Отец – тот был переменной величиной. До тринадцати лет Руслан и не ведал ни о каком отце. Потом в их квартире вдруг появился высокий человек с красивым резким лицом – как две капли воды похожий на черкеса с картинки в книге стихов Лермонтова, только без папахи и бурки. И мать, смущаясь и пряча глаза, сказала ему, что это его отец, Адлан Умаров.
Руслан, еще разгоряченный дворовой игрой, неловко топтался у порога. Понимал своим ребячьим умом, что нужно как-то отреагировать, обрадоваться или, наоборот, разозлиться. Но ничего такого не чувствовал, только неприятно было, что в доме расселся незнакомый дядька, и хотелось побыстрее сбежать обратно во двор.
Отец потом долго разговаривал с ним, объяснял, что семью его родителей переселили из Чечни в Казахстан после войны. Что он вырос в этом самом городке, полюбил его мать, Галину, а потом семья решила перебираться обратно, на родину, и ему пришлось уехать.
– Я ничего не знал о тебе, Галина мне не сказала, – с легким акцентом говорил отец.
– Почему? – вскинул дотошные, голубые, как у матери, глаза Руслан.

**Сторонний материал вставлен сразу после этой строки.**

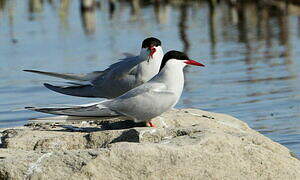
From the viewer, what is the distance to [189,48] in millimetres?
12102

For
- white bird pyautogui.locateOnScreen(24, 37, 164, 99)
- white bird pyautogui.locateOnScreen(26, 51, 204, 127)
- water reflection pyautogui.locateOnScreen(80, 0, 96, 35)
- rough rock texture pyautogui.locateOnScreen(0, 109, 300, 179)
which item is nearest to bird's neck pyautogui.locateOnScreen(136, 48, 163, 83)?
white bird pyautogui.locateOnScreen(24, 37, 164, 99)

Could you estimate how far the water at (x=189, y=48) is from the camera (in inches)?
327

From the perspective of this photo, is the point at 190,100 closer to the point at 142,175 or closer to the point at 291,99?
the point at 291,99

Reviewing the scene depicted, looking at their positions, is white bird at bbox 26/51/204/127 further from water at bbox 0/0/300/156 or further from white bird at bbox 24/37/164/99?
water at bbox 0/0/300/156

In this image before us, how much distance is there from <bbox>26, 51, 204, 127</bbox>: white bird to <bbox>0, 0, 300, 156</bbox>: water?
1.41 meters

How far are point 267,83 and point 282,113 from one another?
5.47 feet

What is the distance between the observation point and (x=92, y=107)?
5.40m

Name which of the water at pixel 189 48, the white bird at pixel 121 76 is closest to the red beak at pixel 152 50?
the white bird at pixel 121 76

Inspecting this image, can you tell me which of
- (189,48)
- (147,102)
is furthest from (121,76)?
(189,48)

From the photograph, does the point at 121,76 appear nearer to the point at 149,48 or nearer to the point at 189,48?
the point at 149,48

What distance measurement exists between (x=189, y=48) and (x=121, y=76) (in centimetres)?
562

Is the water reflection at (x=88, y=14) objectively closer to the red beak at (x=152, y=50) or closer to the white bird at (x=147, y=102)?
the red beak at (x=152, y=50)

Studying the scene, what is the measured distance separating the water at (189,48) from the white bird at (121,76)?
1207mm

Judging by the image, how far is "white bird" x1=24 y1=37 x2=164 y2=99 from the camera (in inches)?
253
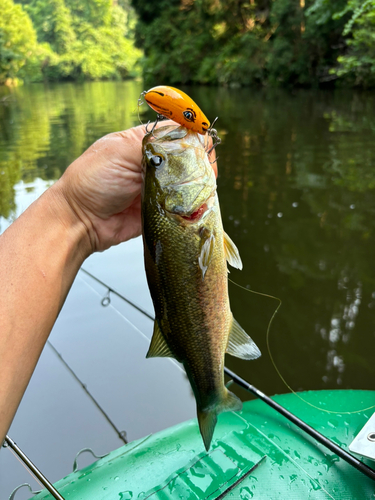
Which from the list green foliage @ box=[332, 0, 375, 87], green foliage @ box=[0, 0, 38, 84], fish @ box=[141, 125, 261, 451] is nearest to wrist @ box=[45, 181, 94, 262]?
fish @ box=[141, 125, 261, 451]

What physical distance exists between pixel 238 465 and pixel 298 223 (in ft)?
16.7

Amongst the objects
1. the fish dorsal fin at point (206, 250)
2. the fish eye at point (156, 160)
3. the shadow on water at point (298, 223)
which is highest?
the fish eye at point (156, 160)

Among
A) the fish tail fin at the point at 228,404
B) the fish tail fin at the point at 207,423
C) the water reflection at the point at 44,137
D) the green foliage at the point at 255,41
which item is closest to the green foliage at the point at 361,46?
the green foliage at the point at 255,41

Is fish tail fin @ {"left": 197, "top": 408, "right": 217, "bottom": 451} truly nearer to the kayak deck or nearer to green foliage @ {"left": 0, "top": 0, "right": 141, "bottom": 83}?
the kayak deck

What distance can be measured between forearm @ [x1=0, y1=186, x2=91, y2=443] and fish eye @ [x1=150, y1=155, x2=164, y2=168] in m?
0.53

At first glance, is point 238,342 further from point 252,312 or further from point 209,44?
point 209,44

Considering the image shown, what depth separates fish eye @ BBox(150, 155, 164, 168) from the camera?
1.58 metres

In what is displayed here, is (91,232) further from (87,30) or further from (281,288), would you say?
(87,30)

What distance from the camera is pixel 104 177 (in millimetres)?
1858

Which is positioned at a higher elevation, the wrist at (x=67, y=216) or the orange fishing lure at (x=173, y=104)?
the orange fishing lure at (x=173, y=104)

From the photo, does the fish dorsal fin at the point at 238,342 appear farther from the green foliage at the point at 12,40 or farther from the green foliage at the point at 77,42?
the green foliage at the point at 77,42

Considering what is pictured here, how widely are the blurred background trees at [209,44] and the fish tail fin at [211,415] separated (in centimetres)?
1440

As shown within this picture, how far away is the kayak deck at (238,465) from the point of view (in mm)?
1822

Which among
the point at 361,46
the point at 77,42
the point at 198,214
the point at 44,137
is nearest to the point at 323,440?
the point at 198,214
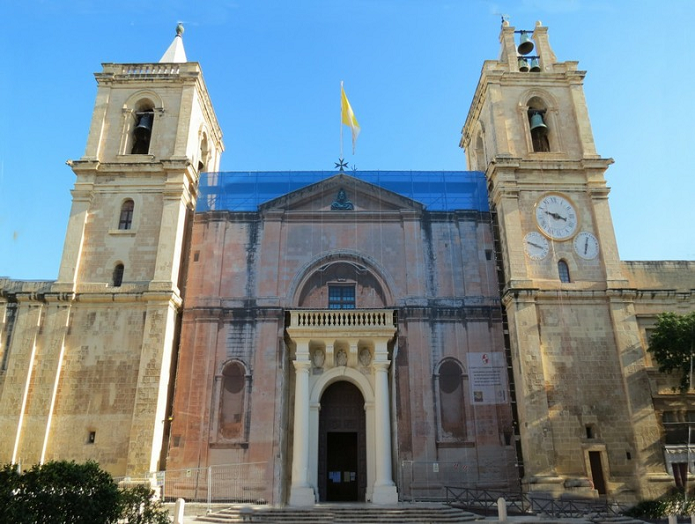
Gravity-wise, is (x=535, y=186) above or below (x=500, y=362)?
above

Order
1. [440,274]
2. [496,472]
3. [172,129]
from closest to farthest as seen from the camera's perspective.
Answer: [496,472] → [440,274] → [172,129]

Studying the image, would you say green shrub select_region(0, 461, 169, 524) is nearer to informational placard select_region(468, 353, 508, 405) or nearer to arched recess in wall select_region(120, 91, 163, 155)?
informational placard select_region(468, 353, 508, 405)

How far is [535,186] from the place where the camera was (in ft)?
79.5

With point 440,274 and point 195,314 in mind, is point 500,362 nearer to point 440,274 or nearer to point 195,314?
point 440,274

– Ты не должен осуждать мать! – резко бросил Адлан. – Мать – самая главная женщина для мужчины. Твой долг – уважать ее, слушаться и заботиться о ней. Мы с Галиной не могли быть вместе. Ты еще мал, тебе трудно будет понять… У меня в те годы уже была жена, у нас женятся рано. И Галина понимала, что я не брошу свою семью, а о ребенке мне не сказала, потому что боялась, что я не оставлю тебя ей, увезу с собой на родину.
Руслан пожал плечами:
– Я бы и сам никуда не поехал. Я с мамой хочу жить!
Мужчина рассмеялся и потрепал его по выгоревшим за лето волосам.
– Тогда я сам буду приезжать к тебе. Договорились?
Он действительно приезжал потом каждый год, привозил подарки, оставлял матери деньги. Со временем Руслан привык к отцу, можно сказать, даже подружился с ним.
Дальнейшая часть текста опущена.